Source document:

7 Sometime in August 2016, Senthil Kumaran Narayanasamy (“Senthil”), a director of the Defendant, approached Jaikishin B Kirpalani (“Jaikishin”), a director of the Plaintiff, through a real estate agent Dilip Mahtani (“Dilip”), with an urgent request for a cash loan of $1,000,000. As at August 2016, the Defendant claimed to have paid close to $1,500,000 towards the purchase of the Property. However, the Defendant would stand to lose this money if it failed to complete the purchase of the Property within 21 days of 29 July 2016, pursuant to a Notice to Complete under The Law Society of Singapore’s Conditions of Sale 2012.
8 Following the negotiations between Senthil and Jaikishin, the parties reached an agreement on 17 August 2016. The terms of the agreement are:
Foot Note 3
Jaikishin’s 1st Affidavit, para 12.
(a) the Defendant would grant the Plaintiff an option to purchase the Property at $4,800,000 (“the Option”), exercisable between 18 February 2017 and 17 May 2017;
(b) upon the granting of the option, the Plaintiff would make a one-time payment of $1,000,000 to the Defendant;
(c) the Defendant would transfer $500,000 of the $1,000,000 back to the Plaintiff as soon as it was able to secure a mortgage over the Property;
(d) the other $500,000 would be regarded as payment by the Plaintiff towards the purchase price of the Property (“the Loan”);
(e) however, in the event that the Defendant made full repayment of the Loan to the Plaintiff by 30 November 2016, the option to purchase would be rendered null and void;
(f) in addition, each of the directors of the Defendant would provide the Plaintiff with a personal guarantee to repay the Loan upon demand (“the Guarantee”).

Material supplied:
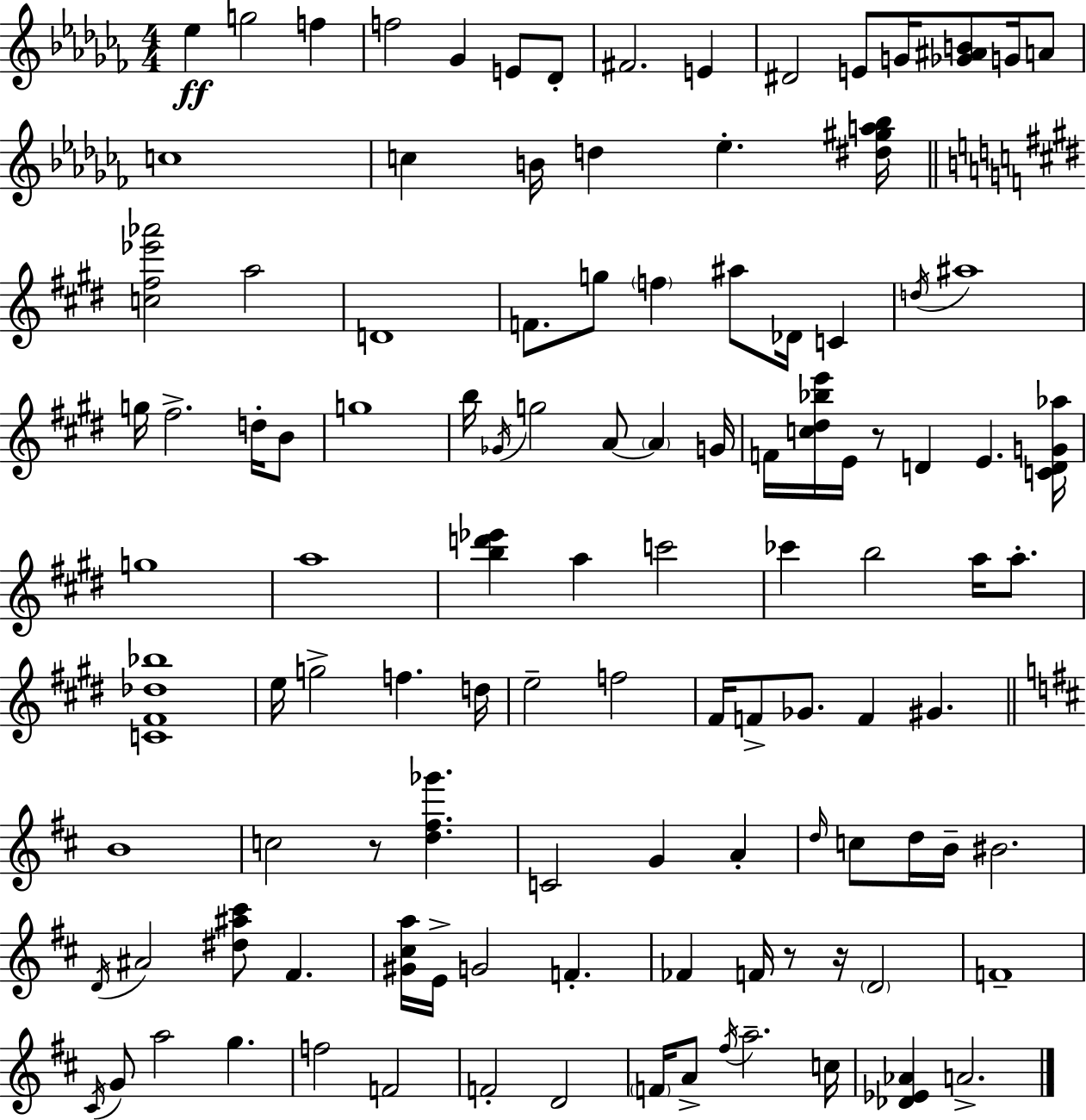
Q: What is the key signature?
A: AES minor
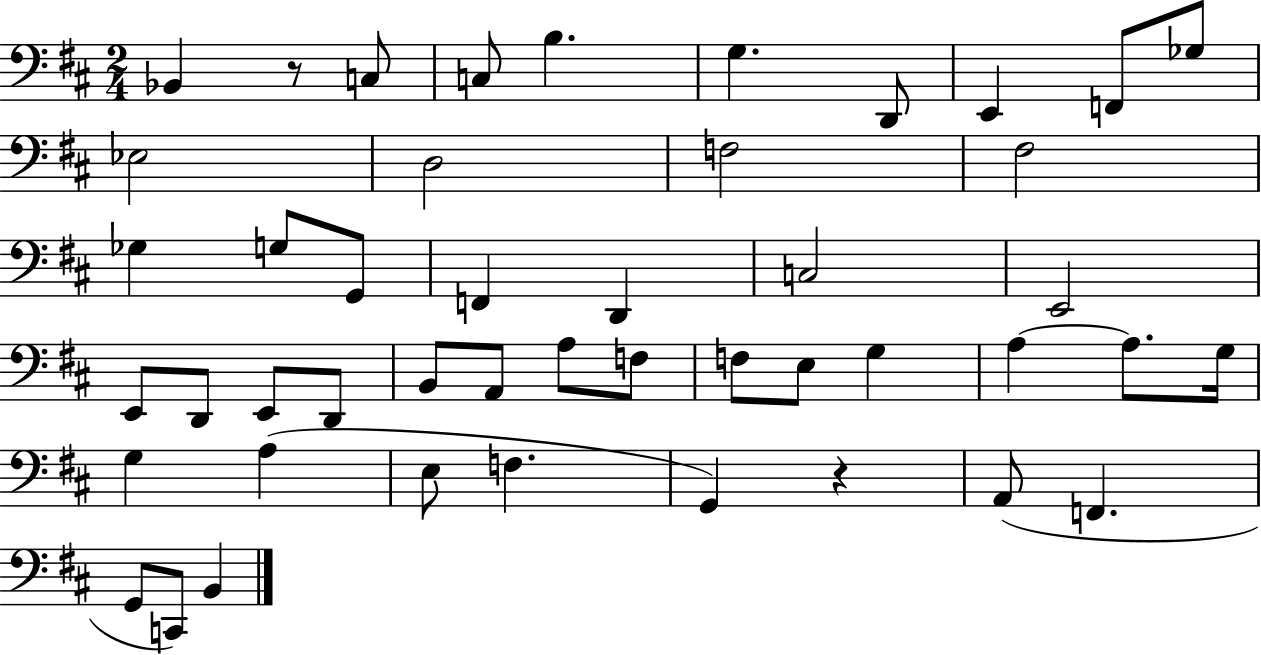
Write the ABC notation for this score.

X:1
T:Untitled
M:2/4
L:1/4
K:D
_B,, z/2 C,/2 C,/2 B, G, D,,/2 E,, F,,/2 _G,/2 _E,2 D,2 F,2 ^F,2 _G, G,/2 G,,/2 F,, D,, C,2 E,,2 E,,/2 D,,/2 E,,/2 D,,/2 B,,/2 A,,/2 A,/2 F,/2 F,/2 E,/2 G, A, A,/2 G,/4 G, A, E,/2 F, G,, z A,,/2 F,, G,,/2 C,,/2 B,,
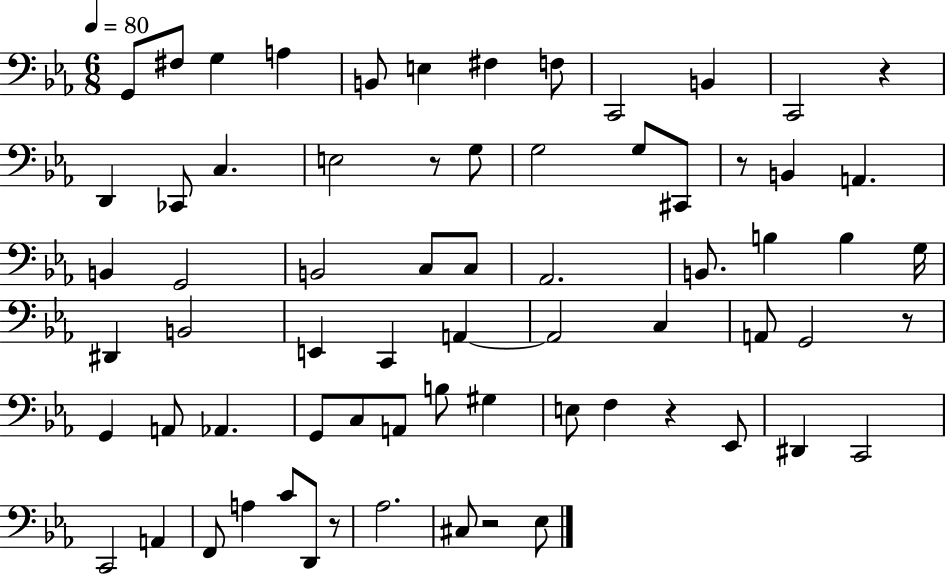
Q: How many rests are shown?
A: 7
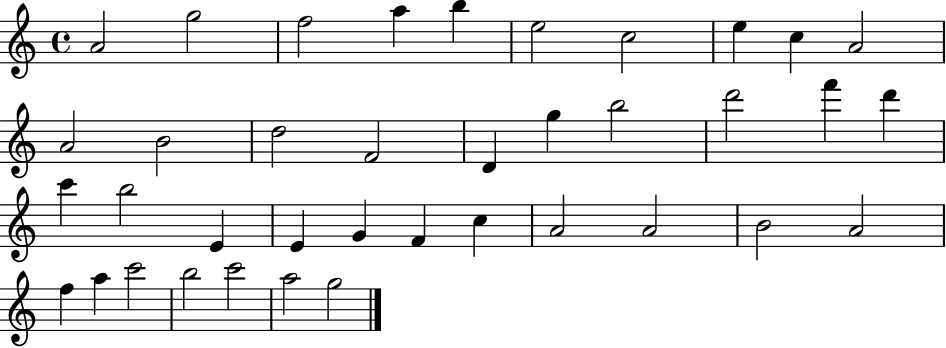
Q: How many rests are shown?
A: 0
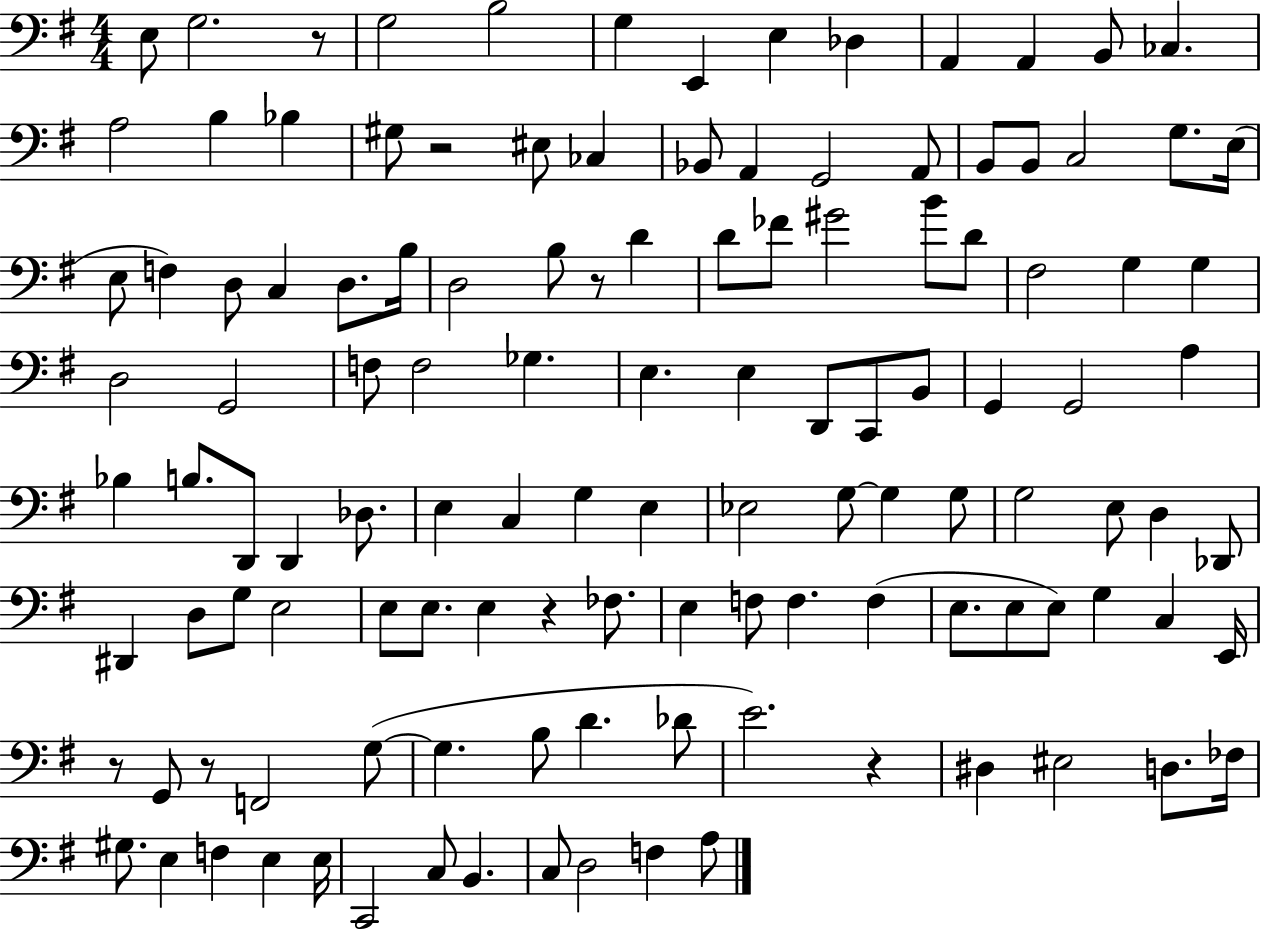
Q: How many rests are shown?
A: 7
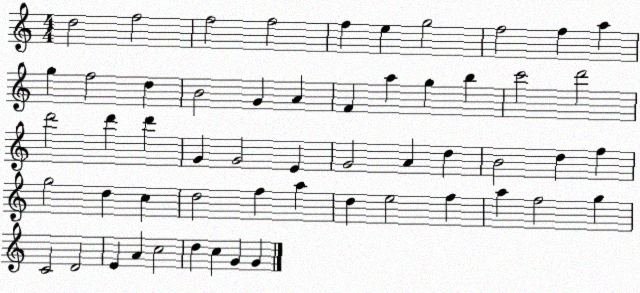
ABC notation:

X:1
T:Untitled
M:4/4
L:1/4
K:C
d2 f2 f2 f2 f e g2 f2 f a g f2 d B2 G A F a g b c'2 d'2 d'2 d' d' G G2 E G2 A d B2 d f g2 d c d2 f a d e2 f a f2 g C2 D2 E A c2 d c G G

Objective:
Continue the court judgment about the loan and option to purchase the Property, starting after the last listed term of the parties' agreement.

Task result:
9 Thus, the Loan was secured by two collaterals, namely:
(a) the Option;
Foot Note 4
Jaikishin’s 1st Affidavit, pp 32–35.
(b) and the Guarantee, which was a personal guarantee by each of the three directors of the Defendant, namely Narayanasamy s/o Muthu, Kamala d/o Pariasamy and Senthil, to pay the Plaintiff the sum of $500,000 upon demand.
Foot Note 5
Jaikishin’s 1st Affidavit, pp 37–42.
10 The Option granted to the Plaintiff was for the sum of $4,800,000 as agreed by the parties. The Defendant had agreed on this purchase price, which was lower than what it had paid for the Property, probably because it had taken into consideration the initial $1,000,000 cash loan advanced by the Plaintiff at such short notice.
11 Even though the parties had come to an agreement and signed the Option and the Guarantee on 17 August 2016, the Plaintiff was advised by its then solicitors, M/s KSCGP Juris LLP, that the Option and the Guarantee should be post-dated because the Defendant could not have validly given the Plaintiff an option to purchase the Property before the Defendant’s purchase of the Property was completed. The Defendant completed its purchase of the Property from NC Chetty on 22 August 2016.
Foot Note 6
Jaikishin’s 1st Affidavit, para 14; Senthil Kumaran Narayanasamy’s 1st Affidavit dated 23 August 2017 (“Senthil’s 1st Affidavit”), para 7.
With the consent of both the Plaintiff and the Defendant, the Option and the Guarantee were post-dated to 23 August 2016.
Foot Note 7
Jaikishin’s 1st Affidavit, para 14.
12 On 17 August 2016, the same day that the Option and the Guarantee were signed, the Plaintiff transferred $1,000,000 to the Defendant by a cashier’s order.
Foot Note 8
Jaikishin’s 1st Affidavit, p 44.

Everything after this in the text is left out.